The manufacturing process is quite simple. A press forms the pot shape out of clay mixed with rice husks. The pot is fired, and the husk burns, leaving small holes that the water can run through. Finally the filters are coated with colloidal silver. The filters are used with plastic storage units to collect the water.

The efficacy of the PFP filter has been assessed by several independent organizations. It is reported to remove up to 99.9% of fecal coliform under laboratory conditions; however, this removal rate can vary greatly under usage in the field.
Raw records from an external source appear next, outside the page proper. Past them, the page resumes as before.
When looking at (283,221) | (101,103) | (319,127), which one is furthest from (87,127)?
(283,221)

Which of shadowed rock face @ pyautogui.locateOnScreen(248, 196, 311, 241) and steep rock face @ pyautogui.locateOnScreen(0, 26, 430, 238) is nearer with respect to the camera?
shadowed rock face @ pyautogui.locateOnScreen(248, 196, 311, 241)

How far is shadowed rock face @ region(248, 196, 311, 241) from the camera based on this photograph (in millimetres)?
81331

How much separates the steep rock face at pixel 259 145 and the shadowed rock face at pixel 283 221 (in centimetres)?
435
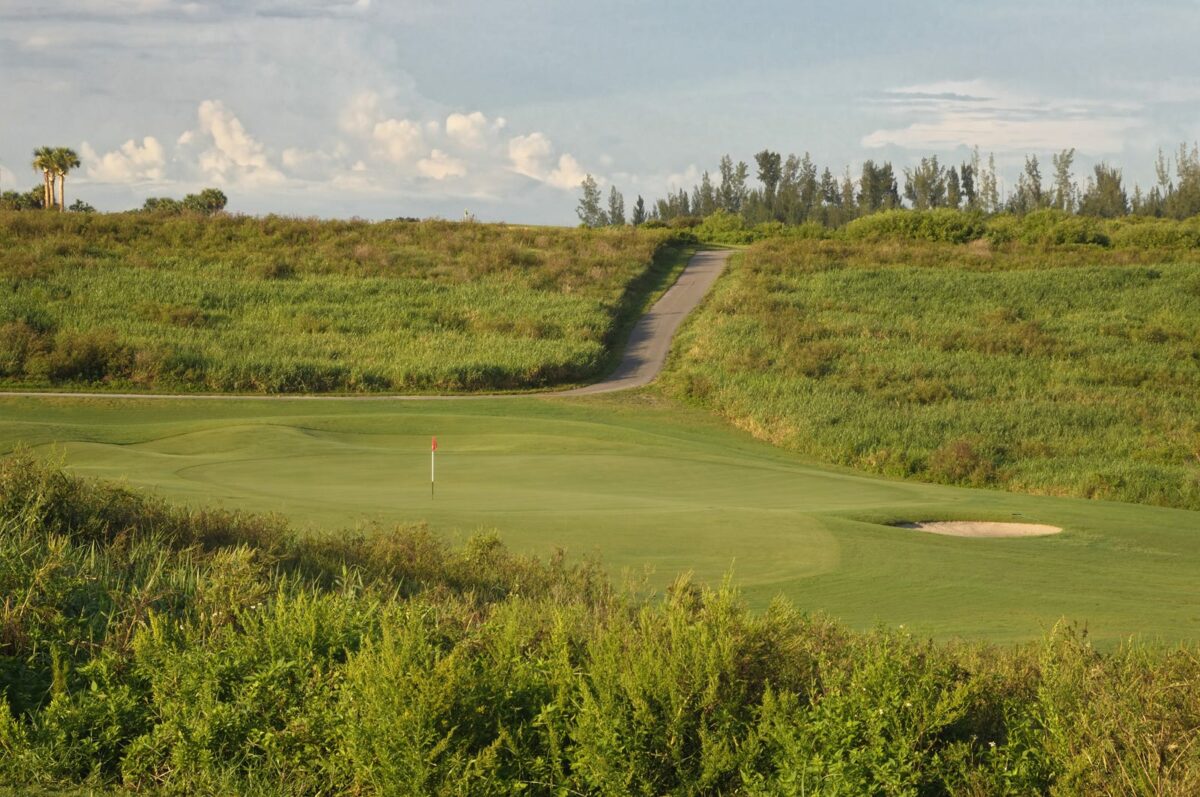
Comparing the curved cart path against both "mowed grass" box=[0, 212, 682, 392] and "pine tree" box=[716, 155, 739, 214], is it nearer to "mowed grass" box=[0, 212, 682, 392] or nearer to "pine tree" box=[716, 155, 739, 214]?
"mowed grass" box=[0, 212, 682, 392]

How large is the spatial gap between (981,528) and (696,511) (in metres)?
4.36

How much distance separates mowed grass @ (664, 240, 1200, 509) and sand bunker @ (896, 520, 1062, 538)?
1016cm

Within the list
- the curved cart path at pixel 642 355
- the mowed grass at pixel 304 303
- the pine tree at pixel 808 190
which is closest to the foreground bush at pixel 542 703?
the curved cart path at pixel 642 355

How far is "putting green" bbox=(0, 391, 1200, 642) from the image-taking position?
10398 millimetres

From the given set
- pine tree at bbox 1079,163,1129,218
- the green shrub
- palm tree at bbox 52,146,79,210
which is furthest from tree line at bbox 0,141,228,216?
pine tree at bbox 1079,163,1129,218

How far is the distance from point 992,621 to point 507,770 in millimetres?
5149

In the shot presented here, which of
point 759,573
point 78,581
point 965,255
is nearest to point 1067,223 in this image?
point 965,255

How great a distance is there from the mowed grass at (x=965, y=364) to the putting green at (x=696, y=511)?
16.5 feet

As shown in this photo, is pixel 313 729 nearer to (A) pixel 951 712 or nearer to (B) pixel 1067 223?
(A) pixel 951 712

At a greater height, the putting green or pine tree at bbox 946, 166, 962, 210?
pine tree at bbox 946, 166, 962, 210

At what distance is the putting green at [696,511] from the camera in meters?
10.4

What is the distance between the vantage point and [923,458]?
27.9 meters

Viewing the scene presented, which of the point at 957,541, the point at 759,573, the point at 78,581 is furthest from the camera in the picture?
the point at 957,541

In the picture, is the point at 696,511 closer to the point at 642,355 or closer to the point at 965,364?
the point at 965,364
Efficacy of the CPW filters also depends on the flow rates through the filter. Lower flow rates have led to disuse of the filter. It is found that a filter manufactured with a clay to sawdust volume fraction of 1:1 was found optimal for field use. An elaborate study illustrated that the flow rate through the 1:1 CPW followed a hyperbolic relationship with time. This study also discussed the relationship between flow rate from the CPW filters and quantity of materials (Clay and Sawdust) used in the manufacture of the filters.
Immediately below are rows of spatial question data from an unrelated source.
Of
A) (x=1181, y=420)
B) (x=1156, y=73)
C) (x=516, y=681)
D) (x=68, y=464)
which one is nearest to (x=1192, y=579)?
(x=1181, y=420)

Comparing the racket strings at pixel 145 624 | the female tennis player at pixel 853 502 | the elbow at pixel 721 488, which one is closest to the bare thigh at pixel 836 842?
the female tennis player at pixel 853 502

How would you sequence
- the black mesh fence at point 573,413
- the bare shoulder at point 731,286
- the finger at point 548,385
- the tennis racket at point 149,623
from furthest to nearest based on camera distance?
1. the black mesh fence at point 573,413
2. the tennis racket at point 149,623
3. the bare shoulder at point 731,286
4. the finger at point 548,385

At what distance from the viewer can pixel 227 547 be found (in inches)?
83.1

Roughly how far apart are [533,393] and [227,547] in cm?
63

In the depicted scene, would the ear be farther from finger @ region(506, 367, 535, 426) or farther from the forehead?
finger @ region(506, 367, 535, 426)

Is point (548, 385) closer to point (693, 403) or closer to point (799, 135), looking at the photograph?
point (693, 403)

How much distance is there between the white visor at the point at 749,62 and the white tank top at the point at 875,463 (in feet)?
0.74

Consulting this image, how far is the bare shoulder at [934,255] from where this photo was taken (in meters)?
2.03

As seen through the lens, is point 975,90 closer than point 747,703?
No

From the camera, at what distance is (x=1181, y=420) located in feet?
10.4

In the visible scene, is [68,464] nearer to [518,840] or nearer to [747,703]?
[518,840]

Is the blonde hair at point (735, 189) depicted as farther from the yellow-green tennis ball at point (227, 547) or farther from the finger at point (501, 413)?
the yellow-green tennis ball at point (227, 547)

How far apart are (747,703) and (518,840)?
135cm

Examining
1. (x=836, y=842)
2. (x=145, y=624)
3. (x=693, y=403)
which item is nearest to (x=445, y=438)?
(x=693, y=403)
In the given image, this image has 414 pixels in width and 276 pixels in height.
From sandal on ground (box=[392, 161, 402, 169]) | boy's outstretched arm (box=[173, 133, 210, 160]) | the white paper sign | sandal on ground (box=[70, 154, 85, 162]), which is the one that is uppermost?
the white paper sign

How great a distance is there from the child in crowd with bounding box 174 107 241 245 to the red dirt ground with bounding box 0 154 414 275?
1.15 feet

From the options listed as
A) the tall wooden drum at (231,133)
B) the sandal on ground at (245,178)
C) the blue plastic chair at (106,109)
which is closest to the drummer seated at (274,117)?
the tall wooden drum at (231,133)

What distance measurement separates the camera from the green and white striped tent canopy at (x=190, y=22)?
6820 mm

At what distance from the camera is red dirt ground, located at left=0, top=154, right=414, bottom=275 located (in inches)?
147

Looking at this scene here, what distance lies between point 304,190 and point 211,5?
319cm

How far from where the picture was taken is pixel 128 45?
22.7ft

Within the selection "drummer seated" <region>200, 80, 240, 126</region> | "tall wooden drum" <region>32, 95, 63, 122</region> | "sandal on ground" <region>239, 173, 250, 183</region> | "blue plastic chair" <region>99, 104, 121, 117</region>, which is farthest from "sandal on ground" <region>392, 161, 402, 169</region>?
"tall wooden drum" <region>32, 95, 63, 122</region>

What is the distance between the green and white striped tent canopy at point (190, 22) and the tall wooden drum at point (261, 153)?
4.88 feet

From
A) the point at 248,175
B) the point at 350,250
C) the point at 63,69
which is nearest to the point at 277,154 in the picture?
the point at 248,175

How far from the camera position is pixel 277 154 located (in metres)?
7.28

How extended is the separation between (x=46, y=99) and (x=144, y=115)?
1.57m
The long-term sustainability of CPWs has also been assessed. It has been found that the CPWs have a disuse rate of 2% per month, with 67% of this disuse resulting from filter breakage. This leads to a mean usage lifetime of 2 years. This may or may not be appropriate for a given situation. The strength of the ceramic water filter materials as a function on clay and organic materials like sawdust, ash etc. have been performed. Economics and supply chain would have to be assessed before considered CWPs as a solution to a water problem. Comparative cost analysis, efficacy and operation effectiveness of low cost clay-based water filters has been extensively reviewed, but results are difficult to generalize due to variability in the materials and recipes used.